Detto ciò e augurandomi di aver saputo comunicare la distinzione tra i due ruoli, non posso esimermi dal considerare Salvini un attento analista della realtà attuale. Chiunque voglia sconfiggerlo sul piano dialettico o affrontare l’ondata d’urto che la Lega prima o poi porterà nel tessuto sociale italiano dovrà anzitutto non minimizzare né demonizzare l’operato di Salvini, altrimenti ne uscirebbe sconfitto. Chi gli dà del fascista o del populista commette un ingenuo errore di valutazione.

Fermiamoci un attimo ad osservare com’è cambiata la realtà negli ultimi 40 anni.

Il mondo cambia. Superfluo documentare un fatto così grave e così esteso: cultura, costumi, ordinamenti, economia, tecnica, efficienza, bisogni, politica, mentalità, civiltà … tutto è in movimento, tutto in fase di mutamento. Così commentava Paolo VI già nel 1974 e, in una lucida analisi della realtà, si rendeva conto di come la Chiesa, ferma e rigida nei suoi immutabili dogmi, si allontanava sempre più dai propri fedeli, ormai ammaliati dai richiami edonistici del consumismo e chiusi nel proprio individualismo feroce. Sono proprio queste le chiavi di lettura che ci possono portare a scandagliare la realtà attuale e a capirne l’intima essenza: consumismo e individualismo. Il primo, giunto ormai a maturazione e figlio legittimo del pensiero unico capitalista, è la religione di tutte le religioni, è il mostro sacro per cui sono sparite – nel giro di 40 anni – intere civiltà. La Civiltà contadina, con i suoi miti e le sue regole sociali attentamente analizzati da De Martino, è stata sepolta e dalle sue ceneri è sorta un’Araba Fenice composta da un nuovo modello comportamentale: la divinazione del consumo.

L’individualismo, invece, che vede l’essere umano come monade isolata e come destinatario unico degli interessi della società del consumo, ha soppiantato le rigide e classiche forme sociali: la Civiltà contadina, come ho detto, è morta, com’è anche stata annichilita la borghesia, il ceto medio. Le classi sociali storicamente ben irreggimentate nelle loro concezioni della vita e della storia sono scomparse e al loro posto ha prevalso l’Ego. E’ chiaro che in questa liquidità della società (per usare un termine baumiano) è facile adeguarsi al conformismo di matrice capitalista, mosso dai costumi calati dall’alto, da efficaci quanto suadenti strategie di marketing (tradizionali e digitali) e improntato sulla regola aurea che muove ormai il mondo: vendere. In questo contesto la televisione, il mondo della musica, della cinematografia, i big della rete (Facebook e Google in primis che possono vantare anche l’arma della profilazione) persino lo sport sono fautori della religione delle religioni, in quanto propongono, anzi, persuadono gli utenti (non più persone) a fare del consumo un modello di vita. Da ciò ne discende che i comportamenti collettivi di massa altro non sono che forme nuove di interclassismo.
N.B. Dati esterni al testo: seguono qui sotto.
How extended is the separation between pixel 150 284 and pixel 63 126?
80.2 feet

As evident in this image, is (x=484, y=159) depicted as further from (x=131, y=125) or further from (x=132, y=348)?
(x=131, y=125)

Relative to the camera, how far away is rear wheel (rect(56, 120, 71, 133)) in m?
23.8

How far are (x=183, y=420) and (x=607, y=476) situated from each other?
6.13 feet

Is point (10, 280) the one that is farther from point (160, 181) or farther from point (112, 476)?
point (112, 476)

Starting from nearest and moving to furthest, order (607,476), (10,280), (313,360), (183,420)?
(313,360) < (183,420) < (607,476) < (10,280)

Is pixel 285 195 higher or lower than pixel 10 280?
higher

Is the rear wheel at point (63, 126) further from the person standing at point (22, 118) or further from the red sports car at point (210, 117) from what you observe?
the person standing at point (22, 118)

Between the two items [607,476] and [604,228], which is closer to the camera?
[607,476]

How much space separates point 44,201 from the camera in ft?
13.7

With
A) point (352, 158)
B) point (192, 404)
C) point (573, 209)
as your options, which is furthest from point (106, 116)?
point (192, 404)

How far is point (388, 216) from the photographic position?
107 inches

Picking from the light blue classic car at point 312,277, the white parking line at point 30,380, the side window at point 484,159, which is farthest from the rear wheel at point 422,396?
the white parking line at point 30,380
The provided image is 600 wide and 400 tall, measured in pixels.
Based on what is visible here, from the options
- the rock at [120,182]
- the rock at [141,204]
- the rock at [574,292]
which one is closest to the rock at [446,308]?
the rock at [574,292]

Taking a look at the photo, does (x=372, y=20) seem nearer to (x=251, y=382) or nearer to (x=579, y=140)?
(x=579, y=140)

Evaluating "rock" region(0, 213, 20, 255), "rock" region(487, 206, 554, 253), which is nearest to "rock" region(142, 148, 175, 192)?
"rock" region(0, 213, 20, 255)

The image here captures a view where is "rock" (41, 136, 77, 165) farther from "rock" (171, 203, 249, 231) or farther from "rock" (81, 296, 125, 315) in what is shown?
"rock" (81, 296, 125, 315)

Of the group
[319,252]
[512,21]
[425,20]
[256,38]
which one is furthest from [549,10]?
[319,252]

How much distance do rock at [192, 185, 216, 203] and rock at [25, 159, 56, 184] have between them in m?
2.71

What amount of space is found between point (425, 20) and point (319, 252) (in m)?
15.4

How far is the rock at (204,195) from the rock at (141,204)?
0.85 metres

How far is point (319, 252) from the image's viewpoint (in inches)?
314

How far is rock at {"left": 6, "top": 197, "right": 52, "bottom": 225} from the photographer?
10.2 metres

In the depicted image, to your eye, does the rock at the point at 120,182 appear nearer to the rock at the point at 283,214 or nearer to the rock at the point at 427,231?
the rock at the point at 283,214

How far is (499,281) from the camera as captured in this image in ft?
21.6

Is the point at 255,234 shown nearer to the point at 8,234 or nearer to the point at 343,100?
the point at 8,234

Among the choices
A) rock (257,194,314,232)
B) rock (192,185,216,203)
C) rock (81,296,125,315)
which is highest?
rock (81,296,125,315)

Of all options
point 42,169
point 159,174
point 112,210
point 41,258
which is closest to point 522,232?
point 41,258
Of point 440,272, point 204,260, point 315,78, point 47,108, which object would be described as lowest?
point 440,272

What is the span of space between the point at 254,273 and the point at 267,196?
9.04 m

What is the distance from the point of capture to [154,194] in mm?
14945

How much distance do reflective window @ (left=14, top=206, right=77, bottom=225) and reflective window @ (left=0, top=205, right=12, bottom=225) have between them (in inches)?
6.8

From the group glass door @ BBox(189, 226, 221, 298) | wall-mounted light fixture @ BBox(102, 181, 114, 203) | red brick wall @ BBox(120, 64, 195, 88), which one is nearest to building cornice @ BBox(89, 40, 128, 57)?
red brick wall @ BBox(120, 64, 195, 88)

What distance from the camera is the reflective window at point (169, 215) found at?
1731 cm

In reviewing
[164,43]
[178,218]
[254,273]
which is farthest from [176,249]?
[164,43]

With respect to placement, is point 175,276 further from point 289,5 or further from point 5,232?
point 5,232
Apro una breve parentesi per spiegare meglio il concetto. Non è un caso che l’UNESCO, in questi ultimi 30 anni, abbia lanciato numerosi allarmi circa la scomparsa delle diversità culturali, ritenendo che la globalizzazione abbia disgregato il complesso coacervo culturale mondiale. La diversità culturale, minacciata dalla globalizzazione, è importante per l’Umanità quanto la biodiversità è importante in Natura. L’omologazione dei consumi, quindi, annienta le diversità e depaupera i gruppi sociali dei propri valori di riferimento, delle proprie millenarie credenze, dei miti e riti stratificati e trasmessi oralmente, delle convinzioni, della propria visione del mondo.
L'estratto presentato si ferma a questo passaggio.